2. About hosts(inventory file)

This project provides two types of Ansible hosts sample. The following is the location of the main services.

hosts.medium_sample:

  • Master Services including NameNode and ResourceManager: 3 nodes

  • Client: 1 node

  • Slave: 5 nodes

  • Manage: 1 nodes

  • Kafka: 3 nodes

hosts.large_sample:

  • NameNode: 2 nodes

  • Zookeeper and JournalNode: 3 nodes

  • ResourceManager: 2 nodes

  • Client: 1 node

  • Slave: 10 nodes

  • Manage: 1 nodes

  • Kafka: 3 nodes

3. About groups in inventory

This example of inventory includes the following configured groups.

Main group

group

description

production

The top group which represents the whole of the environment, such as data centers. This group is used to define the environmental specific parameters.

local

The dummy group to define localhost in inventory.

hadoop_all

The group whih represents the whole of Hadoop cluster. This group includes all groups and nodes in the Hadoop cluster.

hadoop_master

This group represents all master nodes.

hadoop_namenode

This group represents the primary NameNode and the backup NameNode

hadoop_journalnode

This group represents JournalNodes.

hadoop_zookeeperserver

This group represents Zookeeper nodes. Important : The parameter “zookeeper_server_id” is configured with each nodes.

hadoop_resourcemanager

This group represents ResourceManagers

hadoop_other

This group represents nodes which provide Hadoop-related services, such as HistoryServer.

hadoop_slave

This group represents slave nodes.

hadoop_client

This group represents client nodes. The client nodes are used to execute commands to access Hadoop services and other related services.

hadoop_pseudo

This group represents a node which provides Hadoop pseudo environment. This is mainly used for the application development.

manage

This group represents nodes which provides the management services, such as Ganglia and Graphite.

kafka_cluster

This group represents Kafka brokers of Apache Kafka (Community version)

confluent_kafka_cluster

This group represents Kafka brokers of Confluent Kafka

confluent_schema_registry

This group represents Confluent’s schema registry service nodes

confluent_kafka_rest

This group represents Confluent’s REST Proxy serivce nodes

data_loader

This group represents nodes which provide the services to load data to the cluster. e.g. fluentd and td-agent

endosnipe

This group represents nodes which provide EndoSNipe servides, such as a dashbord.

heapstats

This group represents nodes which use heapstats to monitor JVM processes.

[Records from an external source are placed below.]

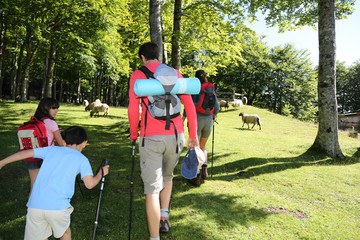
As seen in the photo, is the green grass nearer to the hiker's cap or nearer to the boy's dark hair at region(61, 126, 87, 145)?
the hiker's cap

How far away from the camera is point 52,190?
8.42 feet

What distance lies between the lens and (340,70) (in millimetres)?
62438

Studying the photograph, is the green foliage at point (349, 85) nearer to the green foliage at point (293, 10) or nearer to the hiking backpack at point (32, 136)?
the green foliage at point (293, 10)

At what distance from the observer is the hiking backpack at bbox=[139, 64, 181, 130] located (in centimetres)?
301

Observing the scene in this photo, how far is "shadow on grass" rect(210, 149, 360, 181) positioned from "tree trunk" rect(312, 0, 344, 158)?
18.7 inches

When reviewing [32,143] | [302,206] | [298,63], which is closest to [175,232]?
[32,143]

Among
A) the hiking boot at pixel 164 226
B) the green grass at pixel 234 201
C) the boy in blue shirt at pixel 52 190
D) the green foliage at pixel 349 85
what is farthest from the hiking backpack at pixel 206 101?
the green foliage at pixel 349 85

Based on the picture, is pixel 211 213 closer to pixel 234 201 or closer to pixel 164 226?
pixel 234 201

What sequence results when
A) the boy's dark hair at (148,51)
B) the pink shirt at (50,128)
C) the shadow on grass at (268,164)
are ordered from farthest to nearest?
the shadow on grass at (268,164) → the pink shirt at (50,128) → the boy's dark hair at (148,51)

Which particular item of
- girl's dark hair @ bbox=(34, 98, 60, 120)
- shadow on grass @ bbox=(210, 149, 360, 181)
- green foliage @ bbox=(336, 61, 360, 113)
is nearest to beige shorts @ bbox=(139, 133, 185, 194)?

3.1. Managing several clusters

If you want to manage several Hadoop clusters or environments, you can distinguish these environments by using different inventries which have different top-level groups.

e.g. the production environments, the test environments, the development environments and so on.

The group variables of each group define parameters specific to each environment.

Example

  • group_vars/all/something … This file provides default parameters common for all environments.

  • group_vars/production/something … This file provides parameters common for the production environments.

  • group_vars/test/something … This file provides parameters common for the test environments.